§ **DIRECTIONS**
Continue the book review of What Alice Forgot from the point where it stops.

Book Review: What Alice Forgot

My book club’s choice for May was by Liane Moriarty, who is fast becoming one of my favorite authors.  I had read The Husband’s Secret a few months back and suggested What Alice Forgot selfishly, so that I would have an opportunity to read it and discuss.

The story is about Alice (clearly);  following an incident at the gym, Alice has amnesia.  Interestingly, she thinks she is in her 20s with her first child on the way.  She can’t figure out why in the world she was at the gym or why those closest to her, including her husband, are acting oddly with her when she reaches out from the hospital.  In actuality, Alice is now about to turn 40 with three children and an impending divorce.  Without giving much else away, suffice it to say that Alice has changed quite a bit over the years and simply can’t believe it when she hears how she – and things in her life – have changed so dramatically.

This, of course, was great fodder for a book club discussion.  If you were going to sent back to any age, what would it be?  For me, this was a tough one.  Part of me would probably enjoy being back in my early twenties but there was a lot of angst and upheaval in my life at that time that I’d really rather not relive.  And frankly, I’m happier and more “me” than I’ve ever been right now.  That’s certainly not to say things are perfect;  far from it.  But I think I’ve grown and matured so I deal and cope with those things differently.  I can recognize that I am resilient now and I’m certain I couldn’t say that about younger me.

[Spatial grounding data]
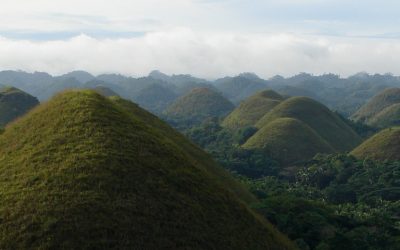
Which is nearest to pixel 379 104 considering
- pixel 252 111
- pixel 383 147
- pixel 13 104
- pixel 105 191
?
pixel 252 111

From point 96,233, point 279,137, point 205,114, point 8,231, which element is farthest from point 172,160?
→ point 205,114

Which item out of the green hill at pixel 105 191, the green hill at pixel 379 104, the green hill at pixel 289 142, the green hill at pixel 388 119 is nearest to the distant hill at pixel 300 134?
the green hill at pixel 289 142

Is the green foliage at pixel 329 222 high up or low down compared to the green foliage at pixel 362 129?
up

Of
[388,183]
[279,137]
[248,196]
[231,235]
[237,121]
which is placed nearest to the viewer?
[231,235]

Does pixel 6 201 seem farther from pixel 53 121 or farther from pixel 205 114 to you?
pixel 205 114

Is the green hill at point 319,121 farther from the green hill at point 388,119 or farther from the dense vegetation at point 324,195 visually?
the green hill at point 388,119

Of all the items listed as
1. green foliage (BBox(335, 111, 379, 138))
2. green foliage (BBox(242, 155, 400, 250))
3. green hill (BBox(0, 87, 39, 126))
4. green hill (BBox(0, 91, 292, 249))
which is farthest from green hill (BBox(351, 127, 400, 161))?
green hill (BBox(0, 87, 39, 126))
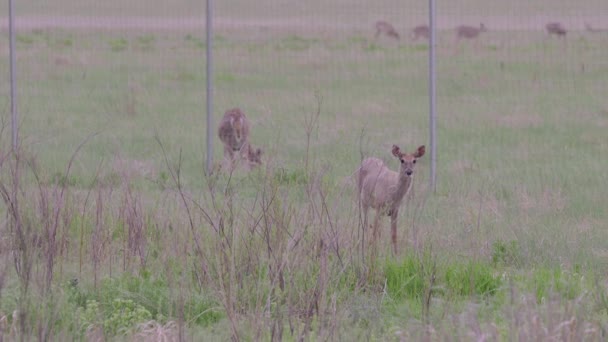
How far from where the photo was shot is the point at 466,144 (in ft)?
43.1

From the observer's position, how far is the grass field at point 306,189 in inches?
232

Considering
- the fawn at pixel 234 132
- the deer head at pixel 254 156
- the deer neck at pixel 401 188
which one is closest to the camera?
the deer neck at pixel 401 188

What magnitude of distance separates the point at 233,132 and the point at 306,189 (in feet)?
20.6

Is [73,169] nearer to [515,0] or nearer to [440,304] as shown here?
[515,0]

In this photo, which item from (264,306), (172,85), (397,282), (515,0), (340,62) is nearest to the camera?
(264,306)

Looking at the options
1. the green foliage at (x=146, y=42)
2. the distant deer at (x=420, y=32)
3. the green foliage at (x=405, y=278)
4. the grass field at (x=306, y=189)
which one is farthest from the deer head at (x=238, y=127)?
the distant deer at (x=420, y=32)

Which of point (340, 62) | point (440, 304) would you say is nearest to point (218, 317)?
point (440, 304)

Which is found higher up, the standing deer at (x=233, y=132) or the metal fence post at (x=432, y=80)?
the metal fence post at (x=432, y=80)

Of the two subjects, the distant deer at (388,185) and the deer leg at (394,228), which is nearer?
the deer leg at (394,228)

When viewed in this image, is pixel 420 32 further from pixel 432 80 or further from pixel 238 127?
pixel 432 80

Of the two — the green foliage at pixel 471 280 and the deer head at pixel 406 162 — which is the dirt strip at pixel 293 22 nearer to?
the deer head at pixel 406 162

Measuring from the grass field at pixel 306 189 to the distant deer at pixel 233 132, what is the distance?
1.57ft

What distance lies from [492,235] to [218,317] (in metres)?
2.92

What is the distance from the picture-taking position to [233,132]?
12539 millimetres
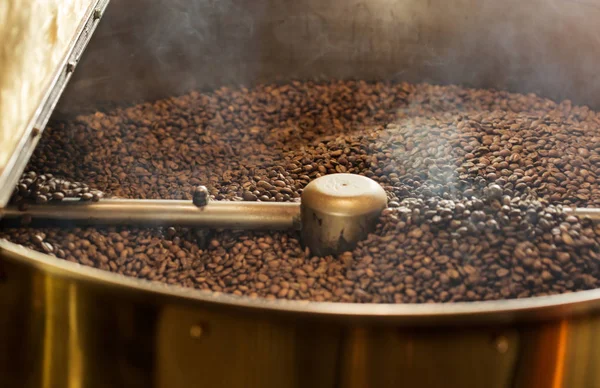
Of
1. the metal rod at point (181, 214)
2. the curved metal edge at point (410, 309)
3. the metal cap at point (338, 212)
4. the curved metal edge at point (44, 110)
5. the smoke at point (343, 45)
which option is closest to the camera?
the curved metal edge at point (410, 309)

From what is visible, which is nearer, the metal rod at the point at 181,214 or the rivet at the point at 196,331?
the rivet at the point at 196,331

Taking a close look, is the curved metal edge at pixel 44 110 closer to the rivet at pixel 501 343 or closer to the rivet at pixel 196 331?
the rivet at pixel 196 331

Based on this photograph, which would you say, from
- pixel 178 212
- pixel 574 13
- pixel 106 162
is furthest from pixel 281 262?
pixel 574 13

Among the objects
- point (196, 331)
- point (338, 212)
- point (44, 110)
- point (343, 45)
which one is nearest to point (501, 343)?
point (196, 331)

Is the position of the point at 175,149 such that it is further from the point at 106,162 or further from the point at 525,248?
the point at 525,248

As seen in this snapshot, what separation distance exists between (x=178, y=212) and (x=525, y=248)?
79cm

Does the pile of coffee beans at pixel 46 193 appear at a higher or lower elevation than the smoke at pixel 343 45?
lower

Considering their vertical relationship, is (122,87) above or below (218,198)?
above

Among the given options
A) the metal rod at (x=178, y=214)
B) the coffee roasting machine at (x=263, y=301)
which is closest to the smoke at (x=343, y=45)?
the coffee roasting machine at (x=263, y=301)

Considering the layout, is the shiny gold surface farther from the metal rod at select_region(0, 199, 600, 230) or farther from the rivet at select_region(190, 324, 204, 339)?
the metal rod at select_region(0, 199, 600, 230)

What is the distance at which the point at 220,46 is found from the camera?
248 centimetres

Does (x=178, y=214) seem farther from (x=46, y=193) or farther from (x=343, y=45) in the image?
(x=343, y=45)

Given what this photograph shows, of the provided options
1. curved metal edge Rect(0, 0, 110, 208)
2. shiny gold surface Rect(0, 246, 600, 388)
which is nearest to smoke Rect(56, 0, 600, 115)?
curved metal edge Rect(0, 0, 110, 208)

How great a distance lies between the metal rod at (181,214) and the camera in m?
1.48
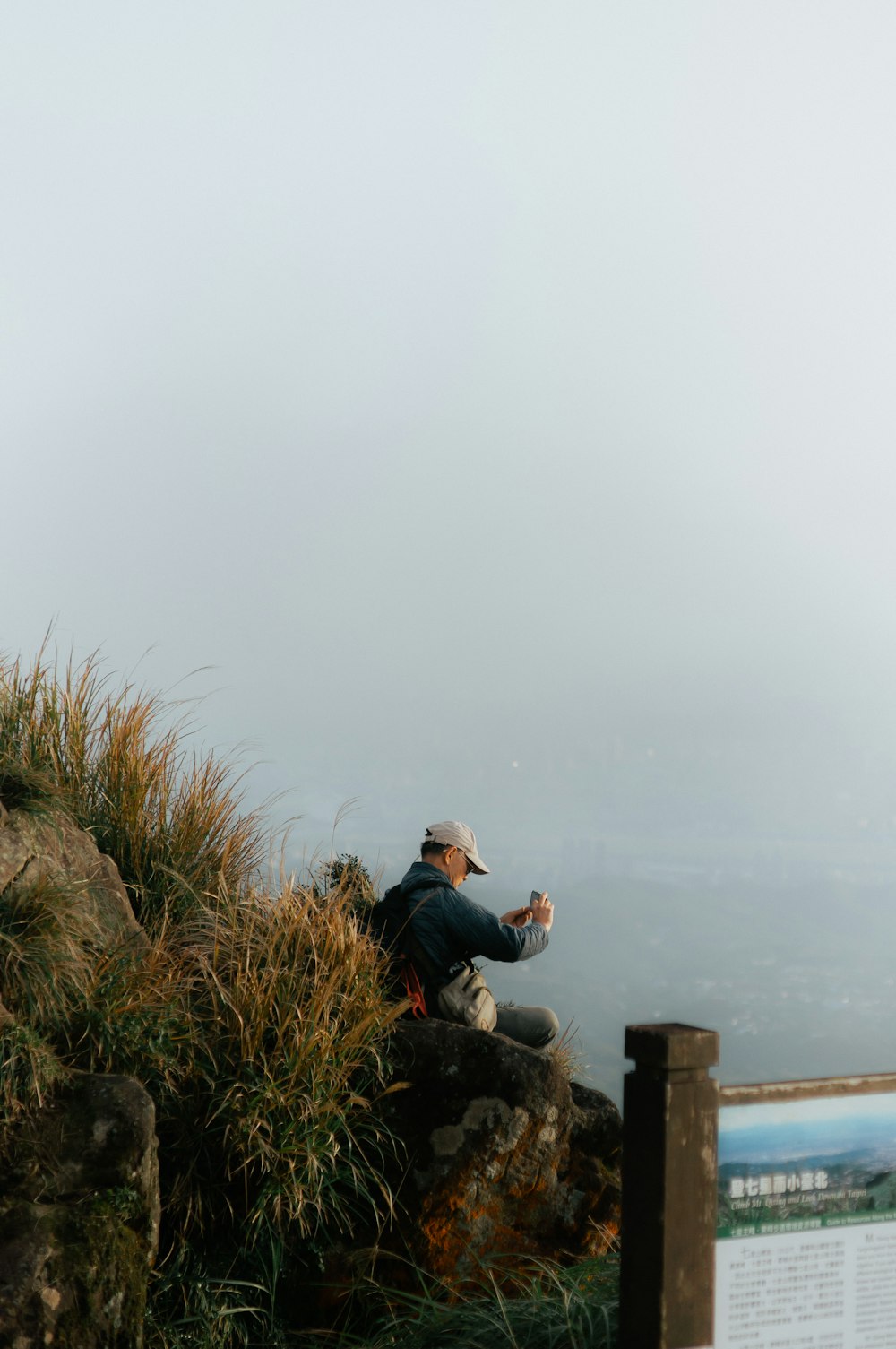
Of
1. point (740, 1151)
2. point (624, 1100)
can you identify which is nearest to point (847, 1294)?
point (740, 1151)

§ **ANSWER TO THE EXERCISE**
The other deep question that came out of our discussion was this:  what would surprise your 20 year old self about your life today?  There was a lot of quiet reflection on this one;  some chose not to share.  I think emotions were running fairly high and this could have proven to be a tipping point.  I had no trouble finding my answer.  My younger self would be stunned, frankly stunned, to learn what it is I do for a living.  As long as I can remember growing up, once I got passed the weekly ever-changing dreams of what I wanted to be when I grew up (teacher, lawyer, firefighter), which were all fairly dependent on what we were learning about in school or who had come to visit our class that week, I wanted to be a writer.  Any opportunity to write a story or even a paper felt like a win to me.  In high school, I was on the school paper – first, writing sports which, if you know anything about me, was rather ridiculous.  But I did it because it was what I was assigned and because I got to write.  I worked on the paper all through high school, managing to be co-editor with my best friend of the time our senior year.  I wrote creatively a bit as well during that time but the goal and all I worked toward was journalism.

Each year, our newspaper adviser packed us in her station wagon and drove us to downtown Philly for a high school press competition at Temple University.  It was there that I decided where I was going to college – there was no question.  I applied elsewhere because I felt like I should “in case” but I was accepted into Temple’s journalism program by September 9 of my senior year in high school and it was  done deal.  I was going to a writer!

But as I started classes and heard what the real life of a journalist often was, I started to doubt myself.  I started to wonder how or if I could make it.  I had no desire to write obituaries or real estate postings for my livelihood.  I wanted to write exciting things, to chase stories that made a difference.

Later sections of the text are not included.